Amore important basis for the perception of new U.S. strength lies in Washington's plans for future development of nuclear weapons systems. These include the much debated and still uncertain deployment beginning in 1986 of the ten-warhead MX missile, development of a small mobile Midgetman ICBM, deployment beginnning next year of the B-1B bomber, deployment in the late 1990s of the radar-evading "Stealth" bomber, acceleration of the Trident submarine schedule to a total of perhaps 20 by the 1990s and placement of more sophisticated Trident II D5 missiles on the new subs.

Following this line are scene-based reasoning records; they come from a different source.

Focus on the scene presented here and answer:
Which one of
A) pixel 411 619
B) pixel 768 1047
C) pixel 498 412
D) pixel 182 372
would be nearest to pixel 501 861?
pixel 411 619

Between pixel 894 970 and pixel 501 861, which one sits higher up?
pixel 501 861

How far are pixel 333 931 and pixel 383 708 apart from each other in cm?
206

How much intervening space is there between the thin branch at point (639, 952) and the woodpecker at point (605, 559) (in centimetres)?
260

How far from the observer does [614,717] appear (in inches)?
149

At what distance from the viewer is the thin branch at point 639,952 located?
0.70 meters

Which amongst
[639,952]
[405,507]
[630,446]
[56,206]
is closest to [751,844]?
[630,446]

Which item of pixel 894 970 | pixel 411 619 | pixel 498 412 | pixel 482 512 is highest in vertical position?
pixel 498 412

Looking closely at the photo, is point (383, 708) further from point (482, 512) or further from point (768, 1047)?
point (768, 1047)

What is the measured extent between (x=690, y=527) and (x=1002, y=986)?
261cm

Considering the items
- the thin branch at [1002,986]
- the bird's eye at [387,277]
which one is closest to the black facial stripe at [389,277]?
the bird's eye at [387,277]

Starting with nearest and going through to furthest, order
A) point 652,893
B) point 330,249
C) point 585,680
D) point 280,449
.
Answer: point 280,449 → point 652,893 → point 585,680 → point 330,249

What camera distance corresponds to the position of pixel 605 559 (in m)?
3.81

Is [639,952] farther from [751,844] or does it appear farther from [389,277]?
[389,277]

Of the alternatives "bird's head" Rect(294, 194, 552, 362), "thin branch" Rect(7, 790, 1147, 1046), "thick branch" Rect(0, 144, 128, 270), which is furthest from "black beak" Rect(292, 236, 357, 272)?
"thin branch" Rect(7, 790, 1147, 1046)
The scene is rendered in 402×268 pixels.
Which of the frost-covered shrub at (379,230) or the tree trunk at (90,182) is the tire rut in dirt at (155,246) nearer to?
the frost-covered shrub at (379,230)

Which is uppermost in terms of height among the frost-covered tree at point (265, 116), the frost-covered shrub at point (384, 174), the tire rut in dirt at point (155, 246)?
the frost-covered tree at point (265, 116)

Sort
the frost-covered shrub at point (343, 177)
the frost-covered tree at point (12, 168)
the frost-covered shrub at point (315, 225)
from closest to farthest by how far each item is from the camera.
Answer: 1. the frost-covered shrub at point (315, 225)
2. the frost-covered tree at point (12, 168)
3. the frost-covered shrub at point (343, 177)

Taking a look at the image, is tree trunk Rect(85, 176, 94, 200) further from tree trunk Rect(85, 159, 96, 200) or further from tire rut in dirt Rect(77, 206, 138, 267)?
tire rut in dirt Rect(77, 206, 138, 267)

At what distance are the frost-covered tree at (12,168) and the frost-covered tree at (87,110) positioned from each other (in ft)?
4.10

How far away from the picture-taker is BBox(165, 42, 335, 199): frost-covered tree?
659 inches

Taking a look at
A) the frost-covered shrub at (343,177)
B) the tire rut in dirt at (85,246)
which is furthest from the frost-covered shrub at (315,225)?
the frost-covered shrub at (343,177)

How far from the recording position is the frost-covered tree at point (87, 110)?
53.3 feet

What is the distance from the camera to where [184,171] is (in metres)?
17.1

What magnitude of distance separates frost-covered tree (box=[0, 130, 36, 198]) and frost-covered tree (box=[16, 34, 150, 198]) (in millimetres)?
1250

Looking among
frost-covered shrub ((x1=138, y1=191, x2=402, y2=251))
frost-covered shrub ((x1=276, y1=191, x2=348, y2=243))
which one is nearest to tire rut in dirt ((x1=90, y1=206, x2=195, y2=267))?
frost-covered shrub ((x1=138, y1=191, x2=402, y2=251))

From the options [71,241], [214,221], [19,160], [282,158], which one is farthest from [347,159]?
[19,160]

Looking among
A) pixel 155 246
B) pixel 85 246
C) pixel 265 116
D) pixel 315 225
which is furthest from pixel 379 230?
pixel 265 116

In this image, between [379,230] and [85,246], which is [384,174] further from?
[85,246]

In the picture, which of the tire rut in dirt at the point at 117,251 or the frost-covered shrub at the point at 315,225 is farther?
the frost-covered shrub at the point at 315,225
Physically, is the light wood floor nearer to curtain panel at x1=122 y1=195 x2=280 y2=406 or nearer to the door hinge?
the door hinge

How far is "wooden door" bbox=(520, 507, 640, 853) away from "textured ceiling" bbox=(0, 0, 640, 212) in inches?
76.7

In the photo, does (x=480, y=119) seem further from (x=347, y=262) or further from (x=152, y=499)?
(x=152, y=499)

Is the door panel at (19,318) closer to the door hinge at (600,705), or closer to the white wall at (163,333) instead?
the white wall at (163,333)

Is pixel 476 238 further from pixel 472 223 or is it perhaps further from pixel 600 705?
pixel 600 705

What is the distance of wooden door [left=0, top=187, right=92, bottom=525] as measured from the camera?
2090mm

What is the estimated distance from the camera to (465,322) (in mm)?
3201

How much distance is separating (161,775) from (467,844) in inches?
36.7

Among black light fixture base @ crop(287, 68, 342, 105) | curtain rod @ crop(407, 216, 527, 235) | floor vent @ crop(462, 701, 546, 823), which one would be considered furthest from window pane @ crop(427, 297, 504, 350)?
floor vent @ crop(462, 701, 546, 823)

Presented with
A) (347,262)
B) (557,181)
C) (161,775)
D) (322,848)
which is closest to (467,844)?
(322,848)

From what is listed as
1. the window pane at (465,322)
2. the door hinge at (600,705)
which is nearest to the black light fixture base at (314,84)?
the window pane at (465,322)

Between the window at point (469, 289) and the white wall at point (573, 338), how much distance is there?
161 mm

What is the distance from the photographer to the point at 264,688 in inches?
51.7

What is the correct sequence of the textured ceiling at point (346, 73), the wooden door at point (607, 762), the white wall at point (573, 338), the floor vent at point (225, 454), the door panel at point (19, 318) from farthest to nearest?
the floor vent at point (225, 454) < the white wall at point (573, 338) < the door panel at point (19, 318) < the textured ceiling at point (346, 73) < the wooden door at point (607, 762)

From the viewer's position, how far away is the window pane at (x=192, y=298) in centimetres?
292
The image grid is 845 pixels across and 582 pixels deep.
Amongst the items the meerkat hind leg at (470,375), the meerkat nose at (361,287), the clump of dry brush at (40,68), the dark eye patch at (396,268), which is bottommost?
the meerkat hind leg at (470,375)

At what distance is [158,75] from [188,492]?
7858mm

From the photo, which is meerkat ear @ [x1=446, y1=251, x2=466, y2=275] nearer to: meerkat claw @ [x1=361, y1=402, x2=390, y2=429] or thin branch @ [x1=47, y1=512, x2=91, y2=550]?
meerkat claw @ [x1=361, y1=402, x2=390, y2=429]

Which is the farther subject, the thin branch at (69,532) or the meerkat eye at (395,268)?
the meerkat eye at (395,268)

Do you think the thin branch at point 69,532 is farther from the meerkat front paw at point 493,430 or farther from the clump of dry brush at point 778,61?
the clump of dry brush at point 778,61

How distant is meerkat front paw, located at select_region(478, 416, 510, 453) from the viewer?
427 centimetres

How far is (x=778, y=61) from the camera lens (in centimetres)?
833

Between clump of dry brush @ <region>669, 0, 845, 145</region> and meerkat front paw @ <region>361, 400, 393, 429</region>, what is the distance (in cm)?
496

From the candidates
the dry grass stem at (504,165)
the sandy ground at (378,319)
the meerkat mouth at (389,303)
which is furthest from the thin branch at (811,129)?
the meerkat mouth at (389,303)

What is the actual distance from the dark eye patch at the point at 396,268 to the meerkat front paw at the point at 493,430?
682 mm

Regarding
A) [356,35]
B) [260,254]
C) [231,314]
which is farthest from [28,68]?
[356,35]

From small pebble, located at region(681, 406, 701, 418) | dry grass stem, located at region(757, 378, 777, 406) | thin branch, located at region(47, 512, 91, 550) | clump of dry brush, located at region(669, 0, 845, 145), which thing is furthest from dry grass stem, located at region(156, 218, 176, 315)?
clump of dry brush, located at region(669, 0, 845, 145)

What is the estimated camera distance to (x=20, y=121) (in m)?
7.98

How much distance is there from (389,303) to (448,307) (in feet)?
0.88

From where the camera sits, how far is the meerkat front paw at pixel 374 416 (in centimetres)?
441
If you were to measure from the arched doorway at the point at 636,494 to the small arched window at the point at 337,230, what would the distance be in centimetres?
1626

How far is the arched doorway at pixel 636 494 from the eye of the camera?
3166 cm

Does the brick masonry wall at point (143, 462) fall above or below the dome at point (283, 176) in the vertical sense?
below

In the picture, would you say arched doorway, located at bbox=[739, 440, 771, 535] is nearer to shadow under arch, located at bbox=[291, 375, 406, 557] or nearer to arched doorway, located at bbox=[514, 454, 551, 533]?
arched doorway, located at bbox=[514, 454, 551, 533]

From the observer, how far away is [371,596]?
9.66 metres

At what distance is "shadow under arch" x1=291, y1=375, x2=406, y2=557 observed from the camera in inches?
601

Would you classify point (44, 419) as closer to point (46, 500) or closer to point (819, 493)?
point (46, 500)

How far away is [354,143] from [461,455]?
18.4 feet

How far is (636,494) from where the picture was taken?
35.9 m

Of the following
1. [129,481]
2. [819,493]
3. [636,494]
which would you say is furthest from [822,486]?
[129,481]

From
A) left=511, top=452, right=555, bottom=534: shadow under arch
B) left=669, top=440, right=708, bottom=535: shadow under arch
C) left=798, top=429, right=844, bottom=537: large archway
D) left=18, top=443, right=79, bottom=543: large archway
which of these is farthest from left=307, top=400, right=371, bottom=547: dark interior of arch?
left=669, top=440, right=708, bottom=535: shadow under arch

The disputes about the meaning of all the weapons totals are unending. Says Raymond Garthoff, a senior fellow at the Brookings Institution: "In its most basic sense, strategic parity between the U.S. and the U.S.S.R. has existed, and will continue to exist, as long as each has the recognized capability to deal the other a devastating retaliatory strike." Contends the Committee on the Present Danger, one of whose former members is Ronald Reagan: "The U.S. strategic posture visa-vis the Soviet Union has deteriorated sharply and is considerably worse than official estimates." Perhaps Assistant Secretary of State Richard Burt puts the argument in its most sophisticated perspective. "The strategic nuclear balance," he says, "is what the world understands as to who is ahead. It is a psychological as much as a hardware dimension. And in terms of deterrence, it does not matter if the difference is psychological or real."